• **What to produce**
Edit the lines below, from the line containing "Provide the order of" down to the line containing "from closest to", so that "black jacket" becomes "dark jacket", and give only those lines with nothing else altered.

• **Data for this task**
————

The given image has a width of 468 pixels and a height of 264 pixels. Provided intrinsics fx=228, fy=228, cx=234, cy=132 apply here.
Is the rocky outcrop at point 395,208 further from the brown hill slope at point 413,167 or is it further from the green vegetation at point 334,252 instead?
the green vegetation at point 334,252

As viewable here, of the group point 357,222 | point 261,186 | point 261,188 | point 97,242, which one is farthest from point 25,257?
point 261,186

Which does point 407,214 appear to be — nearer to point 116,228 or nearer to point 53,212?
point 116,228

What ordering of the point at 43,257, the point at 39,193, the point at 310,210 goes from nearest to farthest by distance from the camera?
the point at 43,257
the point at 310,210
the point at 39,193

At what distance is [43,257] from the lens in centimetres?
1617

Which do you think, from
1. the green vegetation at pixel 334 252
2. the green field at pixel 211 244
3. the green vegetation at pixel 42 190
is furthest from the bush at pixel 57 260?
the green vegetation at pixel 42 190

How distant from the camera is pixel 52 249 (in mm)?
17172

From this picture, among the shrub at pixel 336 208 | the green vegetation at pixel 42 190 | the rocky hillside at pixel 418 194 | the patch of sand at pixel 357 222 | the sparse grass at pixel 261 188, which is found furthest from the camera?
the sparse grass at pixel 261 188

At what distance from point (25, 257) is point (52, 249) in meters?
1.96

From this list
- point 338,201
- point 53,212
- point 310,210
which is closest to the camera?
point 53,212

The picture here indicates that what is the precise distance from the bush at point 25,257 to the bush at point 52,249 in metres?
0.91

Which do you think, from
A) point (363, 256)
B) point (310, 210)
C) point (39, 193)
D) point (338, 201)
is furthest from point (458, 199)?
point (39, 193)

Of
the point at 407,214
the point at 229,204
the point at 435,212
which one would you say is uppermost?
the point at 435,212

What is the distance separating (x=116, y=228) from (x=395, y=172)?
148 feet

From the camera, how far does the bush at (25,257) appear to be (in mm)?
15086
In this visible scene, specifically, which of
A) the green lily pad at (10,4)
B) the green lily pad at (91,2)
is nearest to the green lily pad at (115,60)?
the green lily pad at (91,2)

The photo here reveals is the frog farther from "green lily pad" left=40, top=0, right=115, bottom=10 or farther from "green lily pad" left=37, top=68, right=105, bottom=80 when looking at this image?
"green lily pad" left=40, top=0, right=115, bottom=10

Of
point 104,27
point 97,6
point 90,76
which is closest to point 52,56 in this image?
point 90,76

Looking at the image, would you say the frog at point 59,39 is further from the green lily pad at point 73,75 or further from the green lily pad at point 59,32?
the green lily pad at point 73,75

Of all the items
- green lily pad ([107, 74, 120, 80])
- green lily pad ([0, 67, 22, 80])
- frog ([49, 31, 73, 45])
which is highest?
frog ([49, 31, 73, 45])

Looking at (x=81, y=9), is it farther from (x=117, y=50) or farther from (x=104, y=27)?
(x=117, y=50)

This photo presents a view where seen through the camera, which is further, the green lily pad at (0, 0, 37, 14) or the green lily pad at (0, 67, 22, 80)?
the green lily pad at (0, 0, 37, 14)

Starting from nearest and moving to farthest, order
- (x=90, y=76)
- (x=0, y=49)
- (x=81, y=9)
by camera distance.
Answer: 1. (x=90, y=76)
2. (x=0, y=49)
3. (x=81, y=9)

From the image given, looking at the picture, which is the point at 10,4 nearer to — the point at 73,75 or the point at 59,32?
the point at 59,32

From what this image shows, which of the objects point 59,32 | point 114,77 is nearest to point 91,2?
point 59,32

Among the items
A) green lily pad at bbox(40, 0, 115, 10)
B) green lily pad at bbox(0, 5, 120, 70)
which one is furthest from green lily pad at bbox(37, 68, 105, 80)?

————

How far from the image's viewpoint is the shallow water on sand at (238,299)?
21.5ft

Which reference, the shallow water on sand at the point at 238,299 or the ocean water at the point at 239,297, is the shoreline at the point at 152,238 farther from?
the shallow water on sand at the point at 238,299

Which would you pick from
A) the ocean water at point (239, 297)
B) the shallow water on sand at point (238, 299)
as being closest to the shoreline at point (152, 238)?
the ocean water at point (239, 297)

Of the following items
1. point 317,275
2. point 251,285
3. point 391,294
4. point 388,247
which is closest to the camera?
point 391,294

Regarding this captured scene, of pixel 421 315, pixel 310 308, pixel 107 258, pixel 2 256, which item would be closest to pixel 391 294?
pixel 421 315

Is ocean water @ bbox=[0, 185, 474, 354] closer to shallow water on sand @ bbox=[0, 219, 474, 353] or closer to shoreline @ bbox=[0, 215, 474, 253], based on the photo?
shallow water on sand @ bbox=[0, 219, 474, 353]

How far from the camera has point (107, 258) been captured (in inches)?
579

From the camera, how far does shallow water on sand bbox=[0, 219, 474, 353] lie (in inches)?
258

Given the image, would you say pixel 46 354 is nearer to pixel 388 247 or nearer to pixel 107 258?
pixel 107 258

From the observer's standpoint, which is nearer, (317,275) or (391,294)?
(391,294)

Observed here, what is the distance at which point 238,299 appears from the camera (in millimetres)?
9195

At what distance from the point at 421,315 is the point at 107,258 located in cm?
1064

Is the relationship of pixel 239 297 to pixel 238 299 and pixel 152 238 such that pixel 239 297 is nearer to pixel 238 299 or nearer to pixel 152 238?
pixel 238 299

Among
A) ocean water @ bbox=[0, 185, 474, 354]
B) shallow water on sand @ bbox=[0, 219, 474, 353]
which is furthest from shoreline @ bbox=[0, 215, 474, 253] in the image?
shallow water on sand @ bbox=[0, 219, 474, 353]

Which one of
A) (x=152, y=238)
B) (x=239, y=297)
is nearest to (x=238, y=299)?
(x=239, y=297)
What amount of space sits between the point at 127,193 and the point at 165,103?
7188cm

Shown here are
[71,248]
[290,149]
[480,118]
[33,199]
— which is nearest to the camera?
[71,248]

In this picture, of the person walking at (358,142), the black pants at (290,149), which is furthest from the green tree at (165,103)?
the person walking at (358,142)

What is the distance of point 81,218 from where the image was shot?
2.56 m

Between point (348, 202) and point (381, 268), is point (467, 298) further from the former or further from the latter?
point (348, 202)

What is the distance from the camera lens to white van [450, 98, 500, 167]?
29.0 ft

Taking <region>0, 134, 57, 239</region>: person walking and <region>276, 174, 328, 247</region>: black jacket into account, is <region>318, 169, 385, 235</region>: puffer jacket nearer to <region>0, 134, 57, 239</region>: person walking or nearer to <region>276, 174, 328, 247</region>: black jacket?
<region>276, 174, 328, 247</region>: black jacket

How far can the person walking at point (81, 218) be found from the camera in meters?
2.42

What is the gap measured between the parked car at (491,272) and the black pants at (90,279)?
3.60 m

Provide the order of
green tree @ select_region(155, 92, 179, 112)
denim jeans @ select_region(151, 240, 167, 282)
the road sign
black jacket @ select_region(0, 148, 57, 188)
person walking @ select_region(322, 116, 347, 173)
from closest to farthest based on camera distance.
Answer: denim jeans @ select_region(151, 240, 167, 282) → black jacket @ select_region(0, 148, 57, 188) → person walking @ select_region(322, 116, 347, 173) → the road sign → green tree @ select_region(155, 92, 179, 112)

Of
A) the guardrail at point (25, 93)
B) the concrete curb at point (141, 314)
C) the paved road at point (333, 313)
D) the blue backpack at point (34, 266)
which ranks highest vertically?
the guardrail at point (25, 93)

————

• **Output for this exercise**
Provide the order of
green tree @ select_region(155, 92, 179, 112)
denim jeans @ select_region(151, 240, 167, 282)
the road sign
dark jacket @ select_region(0, 148, 57, 188)
person walking @ select_region(322, 116, 347, 173)
from closest to farthest based on camera distance.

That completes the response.